Exercise objective: Duplicate the entries from the line with "Within the photograph" to the line with "4.55 meters", both included, leaving out any pictures.

(Items from a data source)
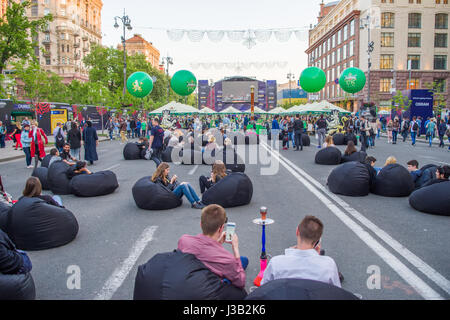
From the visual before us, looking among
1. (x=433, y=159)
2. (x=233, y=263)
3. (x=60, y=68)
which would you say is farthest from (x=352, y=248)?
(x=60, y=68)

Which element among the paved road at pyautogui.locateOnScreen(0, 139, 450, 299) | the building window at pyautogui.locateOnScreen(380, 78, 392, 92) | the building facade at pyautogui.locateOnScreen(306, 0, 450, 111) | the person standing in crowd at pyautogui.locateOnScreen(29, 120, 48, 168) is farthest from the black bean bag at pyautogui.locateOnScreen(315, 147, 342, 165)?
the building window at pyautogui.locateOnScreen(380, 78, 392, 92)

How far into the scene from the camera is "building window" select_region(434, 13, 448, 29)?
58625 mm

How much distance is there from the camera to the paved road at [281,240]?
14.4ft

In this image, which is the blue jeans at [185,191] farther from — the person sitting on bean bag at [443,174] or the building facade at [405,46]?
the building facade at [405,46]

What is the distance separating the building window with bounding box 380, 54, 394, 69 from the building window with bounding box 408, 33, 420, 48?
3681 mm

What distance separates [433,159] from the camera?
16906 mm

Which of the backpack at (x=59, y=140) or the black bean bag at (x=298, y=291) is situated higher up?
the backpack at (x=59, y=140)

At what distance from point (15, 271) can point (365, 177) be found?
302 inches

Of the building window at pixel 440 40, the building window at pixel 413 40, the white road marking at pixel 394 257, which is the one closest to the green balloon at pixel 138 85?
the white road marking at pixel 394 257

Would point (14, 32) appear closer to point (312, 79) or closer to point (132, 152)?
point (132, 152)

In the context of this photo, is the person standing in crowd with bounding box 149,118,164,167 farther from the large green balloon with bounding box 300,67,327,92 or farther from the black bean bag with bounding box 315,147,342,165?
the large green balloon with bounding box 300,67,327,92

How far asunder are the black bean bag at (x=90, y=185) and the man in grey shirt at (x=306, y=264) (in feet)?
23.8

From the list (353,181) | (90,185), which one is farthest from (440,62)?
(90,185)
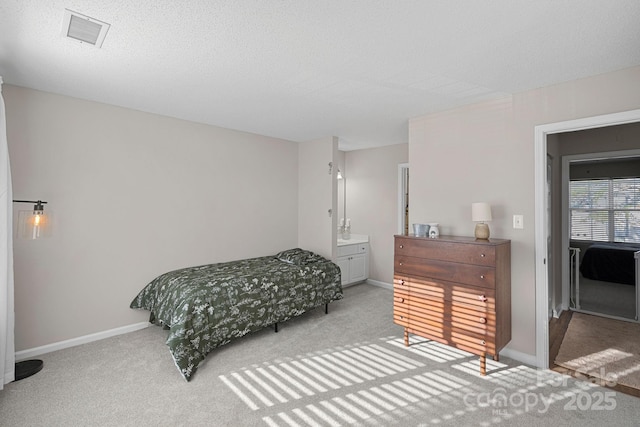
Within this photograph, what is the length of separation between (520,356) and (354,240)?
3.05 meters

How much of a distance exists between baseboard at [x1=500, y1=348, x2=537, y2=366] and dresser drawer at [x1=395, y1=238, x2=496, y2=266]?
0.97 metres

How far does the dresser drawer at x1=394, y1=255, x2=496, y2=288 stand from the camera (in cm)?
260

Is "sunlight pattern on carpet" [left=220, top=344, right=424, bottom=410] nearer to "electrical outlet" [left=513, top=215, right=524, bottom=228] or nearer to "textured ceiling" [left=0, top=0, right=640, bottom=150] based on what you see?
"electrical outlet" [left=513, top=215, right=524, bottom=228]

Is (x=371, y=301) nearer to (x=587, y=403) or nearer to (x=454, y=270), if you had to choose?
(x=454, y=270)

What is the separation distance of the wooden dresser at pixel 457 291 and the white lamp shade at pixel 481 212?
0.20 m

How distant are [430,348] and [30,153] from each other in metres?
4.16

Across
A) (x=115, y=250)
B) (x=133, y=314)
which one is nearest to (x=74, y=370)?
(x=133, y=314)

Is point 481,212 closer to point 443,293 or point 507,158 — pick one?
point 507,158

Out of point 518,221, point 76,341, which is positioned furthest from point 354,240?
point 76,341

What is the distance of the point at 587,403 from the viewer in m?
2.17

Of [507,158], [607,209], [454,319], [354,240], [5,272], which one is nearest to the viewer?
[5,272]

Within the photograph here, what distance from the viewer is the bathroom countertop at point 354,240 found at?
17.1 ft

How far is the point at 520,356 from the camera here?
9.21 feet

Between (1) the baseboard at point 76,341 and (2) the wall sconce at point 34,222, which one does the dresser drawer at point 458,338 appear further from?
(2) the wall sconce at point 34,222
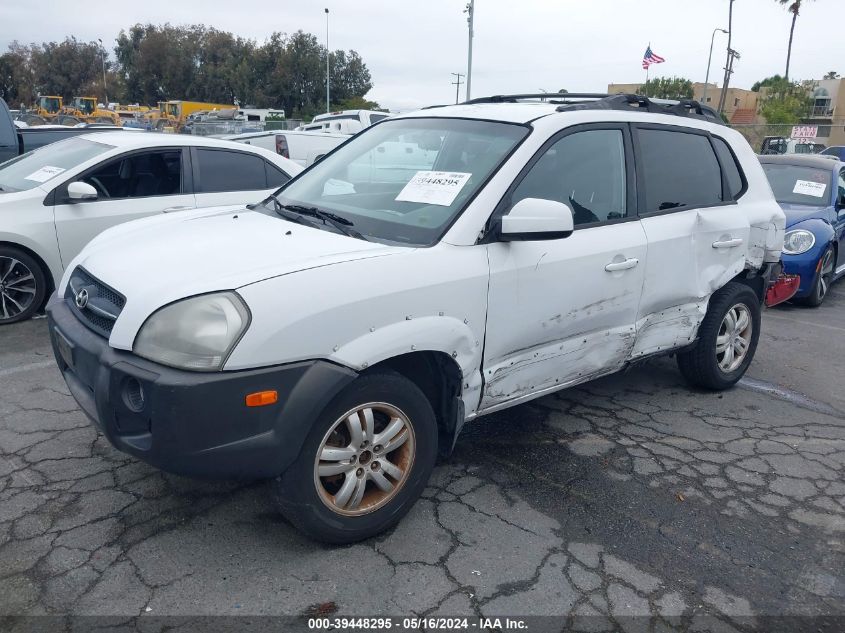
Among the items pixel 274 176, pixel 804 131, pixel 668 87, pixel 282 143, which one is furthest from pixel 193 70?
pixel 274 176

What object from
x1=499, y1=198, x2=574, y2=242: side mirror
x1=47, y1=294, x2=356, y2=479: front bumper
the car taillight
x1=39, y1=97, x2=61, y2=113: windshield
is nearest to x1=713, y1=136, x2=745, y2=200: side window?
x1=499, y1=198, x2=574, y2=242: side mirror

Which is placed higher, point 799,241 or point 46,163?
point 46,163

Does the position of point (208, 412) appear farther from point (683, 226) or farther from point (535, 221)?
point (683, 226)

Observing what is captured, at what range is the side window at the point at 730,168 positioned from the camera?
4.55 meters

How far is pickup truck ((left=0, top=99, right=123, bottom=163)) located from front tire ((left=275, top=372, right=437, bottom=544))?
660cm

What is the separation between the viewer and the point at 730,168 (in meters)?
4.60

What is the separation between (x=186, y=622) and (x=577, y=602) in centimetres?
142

* * *

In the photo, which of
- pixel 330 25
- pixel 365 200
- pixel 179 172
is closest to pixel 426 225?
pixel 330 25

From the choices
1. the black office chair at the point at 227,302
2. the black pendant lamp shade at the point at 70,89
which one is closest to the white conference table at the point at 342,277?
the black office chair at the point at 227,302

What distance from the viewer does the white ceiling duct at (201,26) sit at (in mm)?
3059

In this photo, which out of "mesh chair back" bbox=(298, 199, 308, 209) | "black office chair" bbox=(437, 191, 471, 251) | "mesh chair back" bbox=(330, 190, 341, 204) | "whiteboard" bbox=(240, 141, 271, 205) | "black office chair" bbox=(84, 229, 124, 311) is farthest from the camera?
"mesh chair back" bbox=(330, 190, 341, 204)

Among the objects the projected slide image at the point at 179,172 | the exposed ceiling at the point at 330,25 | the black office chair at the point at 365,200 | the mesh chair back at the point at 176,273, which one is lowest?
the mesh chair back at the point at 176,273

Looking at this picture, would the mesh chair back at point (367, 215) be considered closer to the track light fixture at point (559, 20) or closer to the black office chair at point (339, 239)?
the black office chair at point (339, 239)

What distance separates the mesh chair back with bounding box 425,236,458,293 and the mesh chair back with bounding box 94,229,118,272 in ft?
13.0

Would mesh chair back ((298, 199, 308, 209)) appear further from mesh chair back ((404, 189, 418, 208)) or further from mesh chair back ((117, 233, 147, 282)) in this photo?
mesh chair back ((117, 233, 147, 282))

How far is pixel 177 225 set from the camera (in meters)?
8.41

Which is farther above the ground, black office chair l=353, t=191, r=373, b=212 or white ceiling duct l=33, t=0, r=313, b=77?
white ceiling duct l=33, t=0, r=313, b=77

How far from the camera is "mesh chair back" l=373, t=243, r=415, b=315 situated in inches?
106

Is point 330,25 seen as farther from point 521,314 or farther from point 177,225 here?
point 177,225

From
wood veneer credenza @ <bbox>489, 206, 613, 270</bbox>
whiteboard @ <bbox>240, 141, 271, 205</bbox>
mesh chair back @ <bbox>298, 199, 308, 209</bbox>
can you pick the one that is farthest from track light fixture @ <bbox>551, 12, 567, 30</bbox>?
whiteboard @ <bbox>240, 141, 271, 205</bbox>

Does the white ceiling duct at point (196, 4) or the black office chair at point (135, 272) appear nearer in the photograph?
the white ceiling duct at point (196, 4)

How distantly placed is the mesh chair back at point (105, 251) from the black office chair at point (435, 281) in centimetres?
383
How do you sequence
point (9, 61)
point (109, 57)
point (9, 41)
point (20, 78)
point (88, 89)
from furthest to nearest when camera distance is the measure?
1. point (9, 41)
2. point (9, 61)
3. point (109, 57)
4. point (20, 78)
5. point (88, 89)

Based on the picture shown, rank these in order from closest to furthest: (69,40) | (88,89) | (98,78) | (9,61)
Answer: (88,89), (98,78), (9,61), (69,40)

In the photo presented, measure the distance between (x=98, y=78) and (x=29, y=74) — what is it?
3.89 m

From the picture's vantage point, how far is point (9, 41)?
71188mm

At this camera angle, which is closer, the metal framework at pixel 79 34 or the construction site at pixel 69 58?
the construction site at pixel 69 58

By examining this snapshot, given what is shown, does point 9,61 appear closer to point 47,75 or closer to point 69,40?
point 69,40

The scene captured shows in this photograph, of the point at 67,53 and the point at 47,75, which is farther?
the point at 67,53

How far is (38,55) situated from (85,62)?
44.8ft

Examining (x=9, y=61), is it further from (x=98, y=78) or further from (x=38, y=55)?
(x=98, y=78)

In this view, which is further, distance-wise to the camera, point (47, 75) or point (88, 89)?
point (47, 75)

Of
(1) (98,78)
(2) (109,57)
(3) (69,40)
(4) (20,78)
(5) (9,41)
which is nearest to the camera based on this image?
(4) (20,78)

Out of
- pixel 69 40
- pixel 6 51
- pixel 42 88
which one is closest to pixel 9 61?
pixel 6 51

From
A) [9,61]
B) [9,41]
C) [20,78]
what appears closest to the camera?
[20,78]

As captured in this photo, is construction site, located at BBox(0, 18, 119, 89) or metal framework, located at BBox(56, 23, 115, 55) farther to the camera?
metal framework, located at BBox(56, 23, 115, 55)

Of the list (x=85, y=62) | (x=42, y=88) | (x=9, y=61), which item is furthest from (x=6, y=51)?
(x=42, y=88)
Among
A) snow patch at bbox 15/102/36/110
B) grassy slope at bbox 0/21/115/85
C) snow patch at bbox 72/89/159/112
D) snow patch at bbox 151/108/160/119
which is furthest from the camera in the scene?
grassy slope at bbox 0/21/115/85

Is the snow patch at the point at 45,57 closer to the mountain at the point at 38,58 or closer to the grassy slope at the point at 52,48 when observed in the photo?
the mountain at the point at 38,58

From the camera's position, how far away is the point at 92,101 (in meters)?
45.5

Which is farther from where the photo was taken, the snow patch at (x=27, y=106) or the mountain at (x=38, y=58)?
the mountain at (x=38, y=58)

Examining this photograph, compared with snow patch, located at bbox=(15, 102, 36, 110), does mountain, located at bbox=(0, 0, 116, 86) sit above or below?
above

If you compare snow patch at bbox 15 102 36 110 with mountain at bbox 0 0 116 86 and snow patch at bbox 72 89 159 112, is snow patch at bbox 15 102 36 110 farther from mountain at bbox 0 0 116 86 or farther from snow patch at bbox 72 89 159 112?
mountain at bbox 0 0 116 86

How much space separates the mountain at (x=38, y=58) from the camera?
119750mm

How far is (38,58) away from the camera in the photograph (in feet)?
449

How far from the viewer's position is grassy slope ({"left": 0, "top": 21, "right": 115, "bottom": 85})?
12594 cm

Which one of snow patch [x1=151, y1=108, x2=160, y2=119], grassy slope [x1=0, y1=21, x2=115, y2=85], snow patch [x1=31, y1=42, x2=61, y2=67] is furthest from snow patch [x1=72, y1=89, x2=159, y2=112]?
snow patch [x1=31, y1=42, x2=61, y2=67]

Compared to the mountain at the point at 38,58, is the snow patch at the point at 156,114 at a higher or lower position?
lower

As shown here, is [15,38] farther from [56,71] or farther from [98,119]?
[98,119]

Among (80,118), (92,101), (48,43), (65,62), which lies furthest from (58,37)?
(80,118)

Task solution:
Within the photograph here, what distance from the viewer is the bathroom countertop at point 354,240 found at?
17.1 ft

How far is the point at 520,356 from the camera here?
9.21 feet

Between (1) the baseboard at point 76,341 and (2) the wall sconce at point 34,222, which one does the dresser drawer at point 458,338 appear further from?
(2) the wall sconce at point 34,222
Among the items pixel 274 176, pixel 804 131, pixel 668 87, pixel 282 143, which one is furthest from pixel 193 70?
pixel 274 176

What object from
x1=499, y1=198, x2=574, y2=242: side mirror
x1=47, y1=294, x2=356, y2=479: front bumper
the car taillight
x1=39, y1=97, x2=61, y2=113: windshield
is nearest to x1=713, y1=136, x2=745, y2=200: side window?
x1=499, y1=198, x2=574, y2=242: side mirror

Which is placed higher, point 799,241 or point 46,163?
point 46,163

Does the position of point (208, 412) appear farther from point (683, 226) or farther from point (535, 221)?
point (683, 226)

Observing what is captured, at what range is the side window at the point at 730,168 positioned from the camera?
4.55 meters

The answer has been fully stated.